WHAT THE EXERCISE ASKS - Set down each line of the records once more, precisely, and omit the pictures.

Stored items from a collection
—————

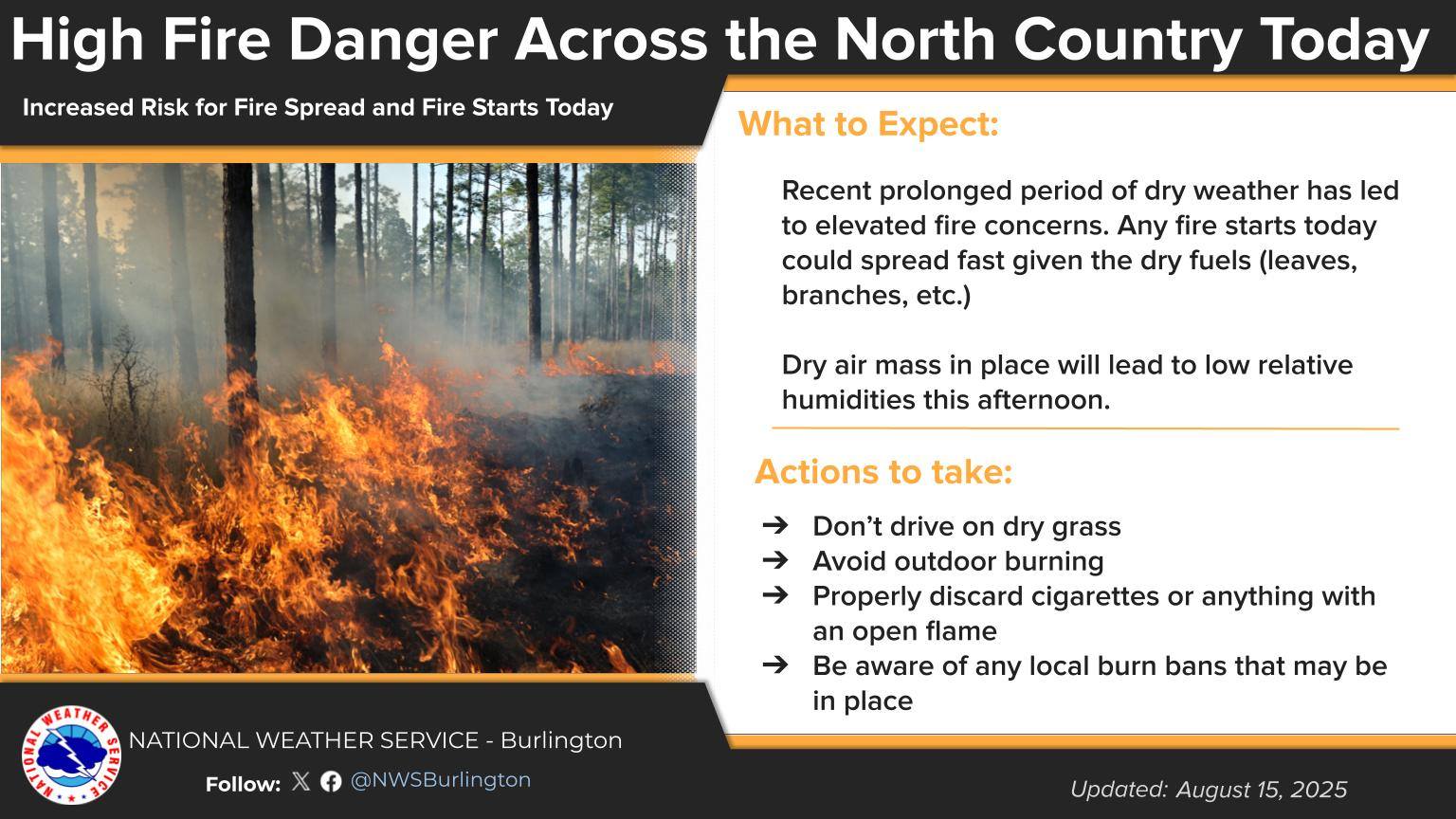 High Fire Danger Across the North Country Today

Increased Risk for Fire Spread and Fire Starts Today

What to Expect:

Recent prolonged period of dry weather has led to elevated fire concerns. Any fire starts today could spread fast given the dry fuels (leaves, branches, etc.)

Dry air mass in place will lead to low relative humidities this afternoon.

Actions to take:

➔ Don't drive on dry grass
➔ Avoid outdoor burning
➔ Properly discard cigarettes or anything with an open flame
➔ Be aware of any local burn bans that may be in place

NATIONAL WEATHER SERVICE

NATIONAL WEATHER SERVICE - Burlington

Follow: @NWSBurlington

Updated: August 15, 2025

—————

EXPECTED OUTPUT -
 High Fire Danger Across the North Country Today

Increased Risk for Fire Spread and Fire Starts Today

What to Expect:

Recent prolonged period of dry weather has led to elevated fire concerns. Any fire starts today could spread fast given the dry fuels (leaves, branches, etc.)

Dry air mass in place will lead to low relative humidities this afternoon.

Actions to take:

➔ Don't drive on dry grass
➔ Avoid outdoor burning
➔ Properly discard cigarettes or anything with an open flame
➔ Be aware of any local burn bans that may be in place

NATIONAL WEATHER SERVICE

NATIONAL WEATHER SERVICE - Burlington

Follow: @NWSBurlington

Updated: August 15, 2025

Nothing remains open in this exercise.